— Stated goal A —
Pick out every line in the records below that contains the string "link" and copy each one as it appears.

— Source —
PythonAnywhere Forums

Multi Tenancy on PA

Has anyone achieved anything significant here on PA (working with Django) with regards to multi-tenancy? The same way that tumblr, strikingly, and everyone else is doing (yup, includes PA too I guess).

It seems like a fairly complex task to navigate, due to a combination of factors.

  • 1) PA doesn't yet support pgsql, whose schemas are the most commonly supported for third-party apps which assist with achieving multi tenancy.
  • 2) PA's web app mapping only allows for one project per subdomain, and even if we were to use multiple web apps working together, seems like it would be rather cumbersome to maintain multiple projects with the same source code and database.
  • 3) You can't create a web app on PA which resides at {{ wildcard }}.example.com. Which means that even if you were to set up a {{ wildcard }}.example.com CNAME record on your DNS, your user accessing user.example.com would just get a "unconfigured domain" message from PA.
  • 4) Multi-tenancy inception (I don't know if this is a valid point).
  • 5) Django itself isn't especially suited for multi tenant design.

All limitations considered (especially including my ability), I would still much prefer sticking to PA so I don't have to deal with all that icky server stuff. I would probably stick to a non-subdomain way (meaning, using urls) of implementing the same functionality at the moment, but of course that wouldn't be ideal.

I would love to hear any thoughts on the matter!

*** The above is the result of an afternoon's research findings. If I sound like an idiot, let me know. I'll be glad if I've been thinking about things in too complex terms :)

{{ wildcard }} == * // don't know how to get rid of the italics

It's unlikely that you'll be able to make domain-based multi tenancy work on PythonAnywhere, but you could get something working with a WSGI app that acts as a switching point for your other WSGI apps where each one is at its own space (like http://here.com/webapp1 and http://here.com/webapp2). Each app could be entirely stand alone except that they publish their wsgi app with a particular name that the switching app could import. It's not a perfect solution, because unless you do something weird with imports and reloads, adding a new wsgi app or changing one of the apps would require a reload of the switching app.

Yup... Thought so :/ Oh well, at least I know my options clearer now! Thanks glenn!

I've added handling wildcard domains to our to-do list, I don't know how much work it would be but it's something we should at least be thinking about.

Sounds great! :)

+1 for wildcard domains. I'm using web2py and it has great support for multi-tenancy. Right now I'm just detecting the tenant after login but I'd like to use a unique subdomain for each tenant (web2py can also use the first URL arg) to show a personalized home page.

+1 for wildcard domains. Setting up multi tenancy sounds intriguing, especially now that Postgre is available, but I don't see it being as easy as I hoped since I don't think it is possible to set up and use subdomains on the fly on PA.

+1 noted!

+1 for wildcard domains - I have something I want to host on PA that's multitenanted based on subdomain!

— Input material —
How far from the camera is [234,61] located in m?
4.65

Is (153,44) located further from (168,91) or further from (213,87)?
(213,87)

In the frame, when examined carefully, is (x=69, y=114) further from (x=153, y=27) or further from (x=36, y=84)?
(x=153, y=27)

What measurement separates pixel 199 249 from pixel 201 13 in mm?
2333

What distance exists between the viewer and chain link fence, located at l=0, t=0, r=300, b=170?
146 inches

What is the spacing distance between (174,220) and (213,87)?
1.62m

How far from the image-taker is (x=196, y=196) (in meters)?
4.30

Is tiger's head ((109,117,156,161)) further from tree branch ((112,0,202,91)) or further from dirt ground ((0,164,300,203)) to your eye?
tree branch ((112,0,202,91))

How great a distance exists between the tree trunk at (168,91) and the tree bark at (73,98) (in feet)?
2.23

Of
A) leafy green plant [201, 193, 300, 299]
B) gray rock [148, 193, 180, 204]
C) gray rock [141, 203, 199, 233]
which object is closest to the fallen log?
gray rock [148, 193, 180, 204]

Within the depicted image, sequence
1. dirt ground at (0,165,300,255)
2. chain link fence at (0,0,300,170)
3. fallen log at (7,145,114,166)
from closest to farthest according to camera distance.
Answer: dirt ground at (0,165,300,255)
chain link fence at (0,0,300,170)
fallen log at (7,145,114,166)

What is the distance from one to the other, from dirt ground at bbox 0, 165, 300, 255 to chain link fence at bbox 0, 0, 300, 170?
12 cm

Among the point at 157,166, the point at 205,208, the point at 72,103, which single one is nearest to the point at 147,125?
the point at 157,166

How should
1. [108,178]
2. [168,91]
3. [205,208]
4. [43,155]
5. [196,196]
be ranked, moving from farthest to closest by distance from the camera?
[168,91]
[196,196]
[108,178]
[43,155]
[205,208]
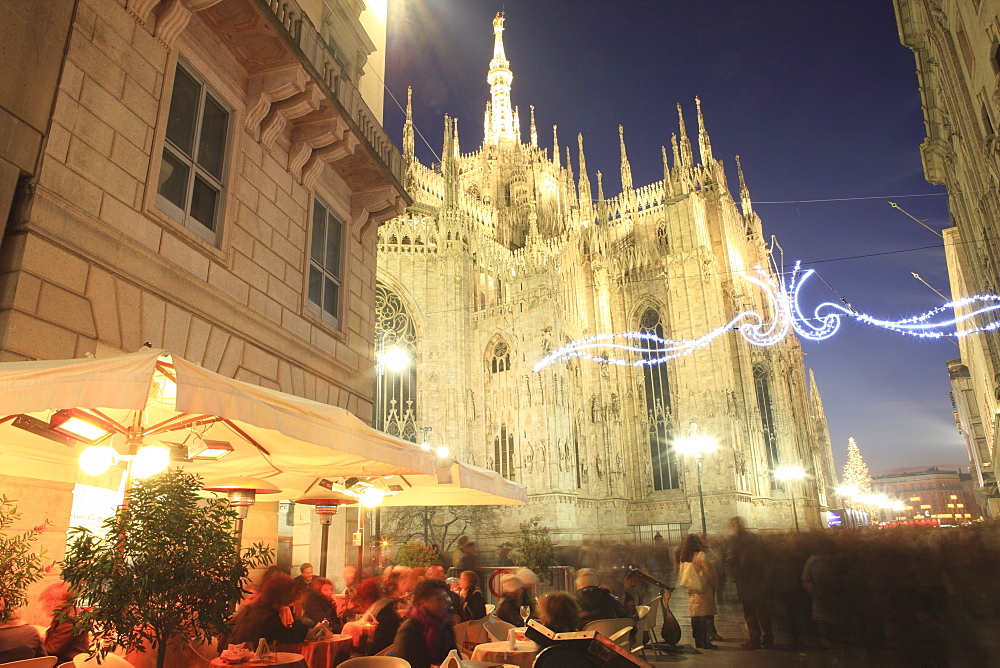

— Stated goal B —
Answer these questions using the forum thread above:
(i) According to the thread, what message would a user visiting user.example.com get from PA?
(ii) Which framework does one commenter say has great support for multi-tenancy?
(iii) What two example addresses are given for apps that each sit at their own space?

— Task result A —
What distance exists between the viewer and chain link fence, located at l=0, t=0, r=300, b=170?
2. chain link fence at (0,0,300,170)
chain link fence at (0,0,300,170)
What is the distance from one to the other, from dirt ground at bbox 0, 165, 300, 255 to chain link fence at bbox 0, 0, 300, 170?

— Task result B —
(i) An "unconfigured domain" message.
(ii) web2py.
(iii) http://here.com/webapp1 and http://here.com/webapp2.